We were lucky we had a really good transit, unfortunately some of our friends weren’t so lucky a few days later, coming into the locks on the second day they started to slide back and forth (kind of like if you hit black ice) and one of the boats scraped the wall, yikes.  We also read all sorts of horror stories about cables to the big ships breaking and sending shockwaves that pushed the little boats into the doors etc. etc. really reading I should never have done!

Luckily with us all in place all we had to do was ease our lines out as the water drained.  This time it wasn’t so dramatic, we just slid lower and lower down the walls, through the first set, then a small motor and then 2 more chambers.  Watching doors that had been built to do this 100 years before and seeing those hundreds of people disappearing from view as the Pacific grew closer was amazing.  To Paul’s cry of “We’re sinking” we finally were once again at sea level and the doors opened and that was that, we were in the Pacific. 

I can’t even begin to describe how lucky we were to find the boys that came on our trip, Norberto, Mike and Paul, our advisors, everyone made it a really fun trip, and to think we almost didn’t make it because we were one line handler short!  To make friends with good people and to see something altogether that none of us had ever experienced, it was amazing.

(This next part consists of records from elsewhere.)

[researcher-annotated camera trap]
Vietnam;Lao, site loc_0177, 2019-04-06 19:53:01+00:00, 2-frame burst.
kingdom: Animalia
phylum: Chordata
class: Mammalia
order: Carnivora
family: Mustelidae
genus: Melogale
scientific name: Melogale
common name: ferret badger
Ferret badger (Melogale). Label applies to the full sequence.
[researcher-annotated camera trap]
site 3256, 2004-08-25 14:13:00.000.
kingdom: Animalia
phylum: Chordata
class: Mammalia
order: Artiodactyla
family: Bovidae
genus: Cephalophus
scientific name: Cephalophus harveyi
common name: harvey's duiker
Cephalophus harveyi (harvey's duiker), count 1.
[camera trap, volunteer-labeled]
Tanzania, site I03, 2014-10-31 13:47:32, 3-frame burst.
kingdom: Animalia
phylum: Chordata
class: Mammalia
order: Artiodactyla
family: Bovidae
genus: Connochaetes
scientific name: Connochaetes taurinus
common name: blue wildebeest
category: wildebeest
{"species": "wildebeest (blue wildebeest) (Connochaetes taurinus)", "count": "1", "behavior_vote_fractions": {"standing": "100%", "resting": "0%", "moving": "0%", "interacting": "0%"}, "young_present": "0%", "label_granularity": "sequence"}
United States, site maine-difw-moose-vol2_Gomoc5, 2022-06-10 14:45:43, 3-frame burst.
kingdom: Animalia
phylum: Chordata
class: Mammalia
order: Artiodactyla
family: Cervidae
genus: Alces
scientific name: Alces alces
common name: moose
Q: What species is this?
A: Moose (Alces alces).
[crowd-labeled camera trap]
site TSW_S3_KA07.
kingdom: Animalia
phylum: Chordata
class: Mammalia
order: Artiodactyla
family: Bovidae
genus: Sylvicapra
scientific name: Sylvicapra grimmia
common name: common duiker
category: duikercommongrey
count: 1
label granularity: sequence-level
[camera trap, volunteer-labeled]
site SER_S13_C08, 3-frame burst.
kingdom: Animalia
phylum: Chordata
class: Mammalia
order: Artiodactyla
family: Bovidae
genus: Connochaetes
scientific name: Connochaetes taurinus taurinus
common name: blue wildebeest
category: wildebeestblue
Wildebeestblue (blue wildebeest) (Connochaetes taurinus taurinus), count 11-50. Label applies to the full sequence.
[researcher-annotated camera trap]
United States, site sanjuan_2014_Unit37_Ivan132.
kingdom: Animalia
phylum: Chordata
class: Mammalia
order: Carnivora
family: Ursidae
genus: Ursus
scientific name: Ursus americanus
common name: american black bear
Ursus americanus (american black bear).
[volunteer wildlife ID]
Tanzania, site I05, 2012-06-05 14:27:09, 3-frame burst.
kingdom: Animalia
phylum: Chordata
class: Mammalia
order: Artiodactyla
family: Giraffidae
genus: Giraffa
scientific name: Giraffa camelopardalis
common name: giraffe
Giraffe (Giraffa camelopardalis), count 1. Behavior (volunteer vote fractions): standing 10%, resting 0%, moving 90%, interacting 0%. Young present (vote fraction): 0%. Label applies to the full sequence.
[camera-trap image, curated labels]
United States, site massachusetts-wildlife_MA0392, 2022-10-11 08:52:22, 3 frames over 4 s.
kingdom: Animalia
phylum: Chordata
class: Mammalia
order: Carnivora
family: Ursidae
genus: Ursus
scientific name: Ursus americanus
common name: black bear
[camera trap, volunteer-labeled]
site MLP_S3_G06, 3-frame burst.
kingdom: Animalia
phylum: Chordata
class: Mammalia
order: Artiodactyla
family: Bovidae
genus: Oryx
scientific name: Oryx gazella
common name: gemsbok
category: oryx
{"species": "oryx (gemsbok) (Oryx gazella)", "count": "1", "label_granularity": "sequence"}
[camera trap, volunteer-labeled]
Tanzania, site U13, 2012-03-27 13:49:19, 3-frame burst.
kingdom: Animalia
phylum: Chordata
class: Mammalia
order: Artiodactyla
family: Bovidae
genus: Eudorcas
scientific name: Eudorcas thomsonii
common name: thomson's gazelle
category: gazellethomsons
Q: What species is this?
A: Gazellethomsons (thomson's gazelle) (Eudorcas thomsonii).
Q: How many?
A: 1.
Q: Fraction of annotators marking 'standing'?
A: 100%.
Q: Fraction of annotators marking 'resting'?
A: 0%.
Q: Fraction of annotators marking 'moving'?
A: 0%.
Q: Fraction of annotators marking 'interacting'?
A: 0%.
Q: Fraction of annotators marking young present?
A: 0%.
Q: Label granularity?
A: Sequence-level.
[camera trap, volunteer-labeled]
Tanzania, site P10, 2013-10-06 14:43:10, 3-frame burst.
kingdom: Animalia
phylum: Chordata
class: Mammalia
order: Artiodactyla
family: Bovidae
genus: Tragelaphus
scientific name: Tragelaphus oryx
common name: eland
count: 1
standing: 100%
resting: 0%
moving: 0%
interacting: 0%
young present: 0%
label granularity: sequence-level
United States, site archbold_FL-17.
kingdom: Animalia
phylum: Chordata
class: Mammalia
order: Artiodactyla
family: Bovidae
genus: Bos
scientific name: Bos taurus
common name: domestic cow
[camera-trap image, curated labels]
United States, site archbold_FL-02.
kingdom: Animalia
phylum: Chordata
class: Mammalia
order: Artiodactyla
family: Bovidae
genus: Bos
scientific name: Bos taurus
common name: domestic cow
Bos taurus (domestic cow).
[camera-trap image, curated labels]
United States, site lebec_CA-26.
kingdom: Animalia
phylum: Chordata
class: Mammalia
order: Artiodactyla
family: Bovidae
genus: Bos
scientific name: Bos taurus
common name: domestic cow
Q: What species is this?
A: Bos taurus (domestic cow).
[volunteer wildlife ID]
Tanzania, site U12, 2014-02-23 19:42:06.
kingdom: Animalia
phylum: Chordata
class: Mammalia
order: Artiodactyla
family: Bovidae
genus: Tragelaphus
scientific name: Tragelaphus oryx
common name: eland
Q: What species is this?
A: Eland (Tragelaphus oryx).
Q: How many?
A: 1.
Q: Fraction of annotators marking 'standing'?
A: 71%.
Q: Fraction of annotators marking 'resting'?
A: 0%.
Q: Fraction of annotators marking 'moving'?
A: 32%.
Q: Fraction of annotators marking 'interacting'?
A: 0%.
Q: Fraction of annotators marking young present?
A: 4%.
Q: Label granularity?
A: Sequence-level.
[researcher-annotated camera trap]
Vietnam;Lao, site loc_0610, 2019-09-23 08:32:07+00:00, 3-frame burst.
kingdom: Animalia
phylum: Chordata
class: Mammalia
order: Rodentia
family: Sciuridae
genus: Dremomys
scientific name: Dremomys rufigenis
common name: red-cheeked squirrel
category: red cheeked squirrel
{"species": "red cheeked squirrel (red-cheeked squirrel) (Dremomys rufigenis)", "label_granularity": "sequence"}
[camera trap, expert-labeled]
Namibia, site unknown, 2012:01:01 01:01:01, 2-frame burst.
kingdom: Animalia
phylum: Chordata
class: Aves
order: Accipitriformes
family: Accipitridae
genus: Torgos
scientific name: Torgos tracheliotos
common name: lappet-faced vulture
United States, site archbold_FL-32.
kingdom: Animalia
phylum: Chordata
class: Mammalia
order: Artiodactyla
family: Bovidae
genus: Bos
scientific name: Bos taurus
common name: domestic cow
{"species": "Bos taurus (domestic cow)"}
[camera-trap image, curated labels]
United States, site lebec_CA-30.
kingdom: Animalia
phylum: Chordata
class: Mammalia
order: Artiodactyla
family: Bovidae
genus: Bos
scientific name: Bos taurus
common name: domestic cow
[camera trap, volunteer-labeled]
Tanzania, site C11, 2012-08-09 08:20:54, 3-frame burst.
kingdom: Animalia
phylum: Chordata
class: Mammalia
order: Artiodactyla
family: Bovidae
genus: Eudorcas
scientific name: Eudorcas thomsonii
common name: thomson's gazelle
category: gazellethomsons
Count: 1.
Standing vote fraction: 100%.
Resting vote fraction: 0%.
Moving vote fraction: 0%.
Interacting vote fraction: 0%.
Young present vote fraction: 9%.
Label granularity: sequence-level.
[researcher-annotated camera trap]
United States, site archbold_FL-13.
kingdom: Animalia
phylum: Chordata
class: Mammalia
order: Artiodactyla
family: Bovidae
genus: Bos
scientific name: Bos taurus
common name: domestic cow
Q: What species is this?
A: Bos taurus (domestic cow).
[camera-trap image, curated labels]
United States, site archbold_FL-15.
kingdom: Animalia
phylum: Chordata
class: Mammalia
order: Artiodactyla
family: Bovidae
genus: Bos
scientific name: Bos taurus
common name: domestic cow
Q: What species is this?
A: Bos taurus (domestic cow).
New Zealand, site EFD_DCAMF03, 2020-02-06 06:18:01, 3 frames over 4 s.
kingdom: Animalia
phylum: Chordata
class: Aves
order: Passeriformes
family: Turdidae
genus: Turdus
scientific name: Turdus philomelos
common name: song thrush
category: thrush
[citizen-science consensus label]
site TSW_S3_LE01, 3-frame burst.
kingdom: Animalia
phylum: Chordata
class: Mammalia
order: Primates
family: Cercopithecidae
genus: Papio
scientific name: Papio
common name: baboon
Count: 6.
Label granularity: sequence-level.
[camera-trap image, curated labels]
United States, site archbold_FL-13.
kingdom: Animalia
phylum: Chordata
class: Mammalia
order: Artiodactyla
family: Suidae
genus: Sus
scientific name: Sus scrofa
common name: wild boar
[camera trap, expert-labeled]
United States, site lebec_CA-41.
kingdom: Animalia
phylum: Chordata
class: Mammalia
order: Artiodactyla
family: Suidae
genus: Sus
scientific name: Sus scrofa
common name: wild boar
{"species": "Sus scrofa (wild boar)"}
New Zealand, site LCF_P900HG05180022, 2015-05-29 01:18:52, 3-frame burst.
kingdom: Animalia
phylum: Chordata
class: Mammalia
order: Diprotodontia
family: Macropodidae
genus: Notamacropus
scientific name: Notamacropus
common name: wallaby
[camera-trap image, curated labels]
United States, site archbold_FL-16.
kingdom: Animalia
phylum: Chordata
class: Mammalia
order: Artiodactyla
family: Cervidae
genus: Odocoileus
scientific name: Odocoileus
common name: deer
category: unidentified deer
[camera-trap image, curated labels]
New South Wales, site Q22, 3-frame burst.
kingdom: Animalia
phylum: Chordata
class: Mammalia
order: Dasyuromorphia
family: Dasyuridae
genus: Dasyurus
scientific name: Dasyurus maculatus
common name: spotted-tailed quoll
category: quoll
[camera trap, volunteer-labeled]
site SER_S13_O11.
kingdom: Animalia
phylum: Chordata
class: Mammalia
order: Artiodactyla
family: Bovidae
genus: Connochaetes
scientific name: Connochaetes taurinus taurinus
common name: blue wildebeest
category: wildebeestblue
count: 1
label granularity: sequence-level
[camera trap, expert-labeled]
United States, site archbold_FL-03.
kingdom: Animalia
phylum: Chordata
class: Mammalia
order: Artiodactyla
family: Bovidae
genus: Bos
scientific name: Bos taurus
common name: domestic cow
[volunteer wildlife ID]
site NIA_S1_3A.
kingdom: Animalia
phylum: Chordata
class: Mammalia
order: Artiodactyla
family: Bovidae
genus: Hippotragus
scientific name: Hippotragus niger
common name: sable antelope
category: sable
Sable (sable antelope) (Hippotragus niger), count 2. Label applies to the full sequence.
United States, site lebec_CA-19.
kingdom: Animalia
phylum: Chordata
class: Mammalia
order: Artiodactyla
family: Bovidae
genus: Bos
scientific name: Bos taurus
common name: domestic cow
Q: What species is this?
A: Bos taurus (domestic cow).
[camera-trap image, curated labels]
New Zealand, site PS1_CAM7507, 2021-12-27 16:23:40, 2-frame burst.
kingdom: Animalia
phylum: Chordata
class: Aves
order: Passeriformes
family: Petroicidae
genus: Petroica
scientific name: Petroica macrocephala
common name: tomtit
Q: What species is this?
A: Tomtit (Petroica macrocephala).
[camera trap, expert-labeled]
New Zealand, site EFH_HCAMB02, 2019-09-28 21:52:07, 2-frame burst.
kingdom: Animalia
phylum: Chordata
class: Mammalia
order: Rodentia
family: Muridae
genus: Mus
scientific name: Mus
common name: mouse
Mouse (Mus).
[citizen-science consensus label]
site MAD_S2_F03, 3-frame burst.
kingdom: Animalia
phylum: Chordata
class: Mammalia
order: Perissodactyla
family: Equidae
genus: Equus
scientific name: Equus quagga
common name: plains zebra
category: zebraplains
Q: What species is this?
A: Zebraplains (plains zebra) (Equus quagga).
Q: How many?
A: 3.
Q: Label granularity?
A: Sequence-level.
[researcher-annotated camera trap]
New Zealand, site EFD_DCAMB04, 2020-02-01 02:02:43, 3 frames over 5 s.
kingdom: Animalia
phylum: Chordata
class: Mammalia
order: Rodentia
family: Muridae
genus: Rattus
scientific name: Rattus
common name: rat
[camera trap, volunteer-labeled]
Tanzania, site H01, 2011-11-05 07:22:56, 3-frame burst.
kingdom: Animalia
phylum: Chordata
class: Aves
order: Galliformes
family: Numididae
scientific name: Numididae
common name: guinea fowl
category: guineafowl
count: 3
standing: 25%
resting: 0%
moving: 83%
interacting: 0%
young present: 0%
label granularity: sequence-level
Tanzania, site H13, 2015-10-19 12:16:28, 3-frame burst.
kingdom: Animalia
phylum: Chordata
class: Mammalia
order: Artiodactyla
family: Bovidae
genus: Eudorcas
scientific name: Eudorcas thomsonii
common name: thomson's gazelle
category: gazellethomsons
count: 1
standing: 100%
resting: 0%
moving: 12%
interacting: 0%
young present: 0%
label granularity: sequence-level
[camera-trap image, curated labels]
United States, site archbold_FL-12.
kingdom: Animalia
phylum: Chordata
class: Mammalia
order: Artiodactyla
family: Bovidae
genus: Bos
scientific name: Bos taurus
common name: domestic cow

The pilot finally got off, on to his weekend of getting his children ready for school and we motored around the corner and kind of forgot we were in an ocean. We had been so neatly tucked in harbours and lakes that when the first waves hit it was a surprise!  It was quite windy (we realized later that is a typical afternoon thing) as we rounded the corner and finally we were in our little bay, Las Bresas, with tonnes of other boats bobbing along.  Good anchoring and we even saw Pers and Allan (from Enjoy) our friends from Dominica and Colon. 

With that our transit was done, Mike and Paul headed off to their hotel with an offer to come over and go out for dinner, which we gladly accepted and Norberto and I had a swim in the Pacific.  Not the cleanest water here, but after being covered in sweat, dirt, slime and sunscreen for 2 days it was so nice to cool off, and man was the water cold!  Amazing, we are so close to the Atlantic but it is a completely different ocean, it is still hard to get my head around.  After getting a bit more presentable (Phil even put on his proper shoes) we headed to the Marriot.  If seeing the Pacific took my breath away, going into a lovely hotel stopped me breathing for at least 10 minutes.  So much bigger than our boat!  We were in a city.  It was overwhelming. 

We headed up to Paul and Mike’s room and then Paul did the kindest thing that I think has ever happened to me, he offered me a shower.  All the hot water I could use, a plush towel, delicious soap.  I have never felt so pampered in my life.  I think not having those things for so long made me appreciate them all the more.  It really was the best shower of my life!  I had told him earlier how much I missed having a bath and he asked me why I had a shower instead, I had to guiltily reply that if I had had a bath I would never have gotten out!  And so squeaky clean me and the boys headed off to dinner at a fancy Italian restaurant.  It really is one of those nights where everything is soft around the corners, drunk with the feeling that we had finally made it to the pacific.  The tangles out of my hair and dirt out of my skin, delicious pasta with mushrooms (which we can never find in shops) and a delicious bottle of Argentinian wine (a red wine, served cold, a bit strange but still).  It was a night none of us wanted to end, even though we were all exhausted.  We stopped for another beer outside of the hotel and sat laughing and enjoying (it was even worth a second cigar for some, 2 oceans in 2 days and incredible reality).  To be surrounded by friends that I hadn’t met 2 days earlier, sitting beside Phil, in the midst of a big city and knowing that one of the biggest hurdles I was afraid of was behind us, I can’t describe it.  It was a magical night.